#### CONSIGNE:
Expliquez, s'il vous plaît, pourquoi le texte sur l'école inclusive affirme que les collectivités territoriales sont directement concernées par les demandes des enfants au CNCPH. Répondez en une à trois phrases.

#### BLOC DE TEXTE:
Une enquête IFOP de 2024, réalisée pour le collectif « Ma place c’est en classe », illustre cette tension côté enseignants : 93 % considèrent la scolarisation des élèves handicapés comme un droit, mais 79 % se disent démunis pour la mettre en œuvre.
Des PIAL aux PAS : la gouvernance locale en transition
L’organisation territoriale de l’école inclusive repose sur des structures de coordination. Les pôles inclusifs d’accompagnement localisés (PIAL), créés pour mutualiser les AESH à l’échelle d’un groupe d’établissements, font l’objet d’une réforme vers un nouveau modèle : les PAS (pôles d’appui à la scolarisation).
Cette transformation a connu un parcours législatif chaotique. La disposition initiale a été censurée par le Conseil constitutionnel en 2023 pour des raisons de procédure, mais le principe a été maintenu. Des départements préfigurateurs ont été engagés dès la rentrée 2024 pour tester ce nouveau cadre de coopération entre Éducation nationale, secteur médico-social et collectivités.
Le passage des PIAL aux PAS vise à dépasser la simple mutualisation des moyens humains. L’objectif affiché est d’intégrer les équipes mobiles d’appui à la scolarisation (EMAS), qui interviennent directement auprès des enseignants pour les aider à adapter leur pédagogie. En Hauts-de-France, ces équipes sont déjà mobilisables par les établissements pour accompagner des situations complexes.

Disparités régionales : Paris, La Rochelle et les initiatives locales
La progression de l’école inclusive dépend fortement des collectivités. À Paris, la municipalité annonce une montée en accessibilité des établissements scolaires et un renforcement du maillage des dispositifs ULIS (unités localisées pour l’inclusion scolaire) à la rentrée 2026. Ce type d’engagement local reste inégal sur le territoire.
À La Rochelle, un projet d’école spécifiquement conçue pour les élèves neuroatypiques (profils dys, TDAH, troubles du spectre autistique) a vu le jour. Ce modèle, encore expérimental, illustre une tendance : certaines villes développent des réponses ciblées plutôt que de s’appuyer uniquement sur l’adaptation du cadre ordinaire.
D’autres territoires avancent sur le volet matériel. Le dispositif Edu-Up, porté par le ministère de l’Éducation nationale, finance des ressources numériques adaptées aux élèves en situation de handicap. Ces outils couvrent l’accessibilité des contenus pédagogiques (synthèse vocale, interfaces simplifiées, supports visuels) et commencent à être déployés dans plusieurs académies.
Ce que demandent les enfants eux-mêmes au CNCPH
Des enfants en situation de handicap ont porté des propositions directement au Conseil national consultatif des personnes handicapées (CNCPH). Leurs demandes ne portent pas uniquement sur l’accompagnement humain.
Ils insistent sur des points concrets : l’accessibilité physique des bâtiments et des cours de récréation, l’adaptation du mobilier scolaire, la disponibilité de matériel pédagogique utilisable de manière autonome, et l’accès au numérique. L’inclusion ne se résume pas à la présence d’un AESH en classe.
Ces prises de parole rappellent que l’adaptation de l’environnement scolaire (rampes, signalétique, toilettes accessibles, logiciels adaptés) reste un chantier aussi déterminant que le recrutement d’accompagnants. Les collectivités territoriales, responsables du bâti scolaire, sont directement concernées par ces demandes.
L’école inclusive progresse par strates législatives, expérimentations locales et mobilisations associatives. Le cadre juridique s’étoffe, les dispositifs se multiplient, mais le décalage entre droits notifiés et moyens réels reste le point de friction principal. La prochaine rentrée, avec le déploiement élargi des PAS et les engagements municipaux comme celui de Paris, constituera un test grandeur nature pour mesurer si la dynamique se traduit enfin dans le quotidien des élèves.

#### BLOC DE DONNÉES:

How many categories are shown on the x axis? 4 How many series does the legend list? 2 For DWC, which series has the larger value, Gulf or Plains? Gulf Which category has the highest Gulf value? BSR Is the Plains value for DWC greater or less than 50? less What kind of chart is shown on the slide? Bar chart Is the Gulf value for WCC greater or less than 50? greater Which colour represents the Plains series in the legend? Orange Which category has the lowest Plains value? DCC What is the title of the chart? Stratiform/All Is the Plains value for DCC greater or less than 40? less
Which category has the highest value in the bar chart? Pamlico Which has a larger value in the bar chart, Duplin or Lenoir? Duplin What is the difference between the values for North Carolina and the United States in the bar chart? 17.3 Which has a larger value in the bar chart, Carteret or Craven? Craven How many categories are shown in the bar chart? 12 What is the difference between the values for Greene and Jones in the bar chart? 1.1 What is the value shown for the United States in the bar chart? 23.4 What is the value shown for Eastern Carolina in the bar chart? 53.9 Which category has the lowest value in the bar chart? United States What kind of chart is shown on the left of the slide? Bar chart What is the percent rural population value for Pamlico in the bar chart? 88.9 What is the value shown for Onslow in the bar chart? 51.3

#### RÉPONSE RÉDIGÉE:
Les collectivités territoriales sont responsables du bâti scolaire. Or les enfants réclament notamment l'accessibilité physique des bâtiments et des cours de récréation. Le texte présente aussi l'adaptation de l'environnement scolaire (rampes, signalétique, toilettes accessibles) comme un chantier aussi déterminant que le recrutement d'accompagnants.